The nod-like receptor protein-3 (NLRP3)-mediated pyroptosis is involved in kidney diseases. Thioredoxin interacting protein (TXNIP) directly interacts with NLRP3. This study aimed to probe the mechanism of TXNIP and NLRP3 pathway in diabetic nephropathy (DN). Marker detection and histological staining indicated that in DN rats, the renal function was destroyed, and the TXNIP/NLRP3 axis was activated to induce inflammatory generation and pyroptosis. The protein levels of TXNIP, NLRP3 inflammatory components and endoplasmic reticulum stress (ERS)-related factors (ATF4, CHOP and IRE1α) were measured. DN rats were injected with LV-TXNIP-shRNA or IRE1α RNase specific inhibitor (STF-083010) to examine ERS- and pyroptosis-related proteins, and renal injury. Silencing TXNIP inhibited the NLRP3 axis and reduced renal damage in DN rats. ERS was activated in DN rats, and miR-200a expression was degraded by IRE1α. miR-200a bound to TXNIP. NRK-52E cells were induced by high glucose (HG) to simulate DN in vitro. The damage and pyroptosis of NRK-52E cells were analyzed. After inhibiting IRE1α, miR-200a expression increased and TXNIP expression decreased. miR-200a inhibition in HG-induced NRK-52E cells partially reversed the reduced pyroptosis by STF-083010. Overall, IRE1α upregulates miR-200a degradation in DN rats, and stimulates the TXINP/NLRP3 pathway-mediated pyroptosis and renal damage.

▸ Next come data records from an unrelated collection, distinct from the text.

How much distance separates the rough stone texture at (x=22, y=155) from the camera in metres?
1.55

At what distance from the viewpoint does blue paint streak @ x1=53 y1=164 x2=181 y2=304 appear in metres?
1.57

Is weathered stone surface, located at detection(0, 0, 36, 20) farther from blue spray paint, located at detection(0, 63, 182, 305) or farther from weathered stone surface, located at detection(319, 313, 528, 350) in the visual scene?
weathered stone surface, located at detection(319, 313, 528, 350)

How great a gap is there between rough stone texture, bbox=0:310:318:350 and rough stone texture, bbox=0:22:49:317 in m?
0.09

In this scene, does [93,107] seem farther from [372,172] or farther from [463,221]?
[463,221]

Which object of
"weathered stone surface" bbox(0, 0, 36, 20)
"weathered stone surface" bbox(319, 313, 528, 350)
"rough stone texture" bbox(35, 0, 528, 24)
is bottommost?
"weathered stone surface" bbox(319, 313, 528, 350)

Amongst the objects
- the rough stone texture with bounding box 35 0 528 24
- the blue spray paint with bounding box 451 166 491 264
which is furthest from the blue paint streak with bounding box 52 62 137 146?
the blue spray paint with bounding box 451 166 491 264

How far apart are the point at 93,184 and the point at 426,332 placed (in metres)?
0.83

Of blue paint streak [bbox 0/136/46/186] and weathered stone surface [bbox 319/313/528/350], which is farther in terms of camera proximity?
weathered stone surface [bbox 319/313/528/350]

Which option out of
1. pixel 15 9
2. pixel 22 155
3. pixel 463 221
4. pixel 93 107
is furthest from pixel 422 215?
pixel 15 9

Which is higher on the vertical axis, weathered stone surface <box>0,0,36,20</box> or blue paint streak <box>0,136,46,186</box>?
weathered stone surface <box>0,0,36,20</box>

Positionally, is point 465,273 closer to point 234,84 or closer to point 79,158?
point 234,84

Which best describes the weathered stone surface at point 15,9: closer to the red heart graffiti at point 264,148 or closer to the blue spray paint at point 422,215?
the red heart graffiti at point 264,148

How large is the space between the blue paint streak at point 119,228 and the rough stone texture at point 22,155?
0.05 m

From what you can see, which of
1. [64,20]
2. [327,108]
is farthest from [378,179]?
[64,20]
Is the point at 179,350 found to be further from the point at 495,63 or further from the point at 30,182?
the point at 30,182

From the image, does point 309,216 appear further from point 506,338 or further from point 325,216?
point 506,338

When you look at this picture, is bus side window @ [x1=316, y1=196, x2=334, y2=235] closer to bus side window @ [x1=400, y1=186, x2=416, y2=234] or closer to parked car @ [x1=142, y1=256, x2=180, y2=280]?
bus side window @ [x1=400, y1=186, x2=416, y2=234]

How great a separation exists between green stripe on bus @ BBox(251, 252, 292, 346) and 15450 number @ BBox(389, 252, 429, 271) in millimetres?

点样受体蛋白3（NLRP3）介导的细胞凋亡与肾脏疾病有关。硫氧还蛋白相互作用蛋白（TXNIP）与NLRP3直接相互作用。本研究旨在探讨糖尿病性肾病（DN）中TXNIP和NLRP3途径的机制。标记物检测和组织学染色表明，在DN大鼠中，肾功能被破坏，并且TXNIP / NLRP3轴被激活，从而引起炎症的产生和凋亡。测量了TXNIP，NLRP3炎症成分和内质网应激（ERS）相关因子（ATF4，CHOP和IRE1α）的蛋白水平。向DN大鼠注射LV-TXNIP-shRNA或IRE1αRNase特异性抑制剂（STF-083010），以检查与ERS和凋亡相关的蛋白以及肾损伤。沉默TXNIP可抑制DN大鼠的NLRP3轴并降低肾脏损害。ERS在DN大鼠中被激活，而IRE1α降解miR-200a表达。miR-200a绑定到TXNIP。高糖（HG）诱导NRK-52E细胞模拟DN体外。分析了NRK-52E细胞的损伤和热解。抑制IRE1α后，miR-200a表达增加，而TXNIP表达减少。在HG诱导的NRK-52E细胞中对miR-200a的抑制可部分逆转STF-083010降低的凋亡。总体而言，IRE1α上调DN大鼠的miR-200a降解，并刺激TXINP / NLRP3途径介导的细胞凋亡和肾损伤。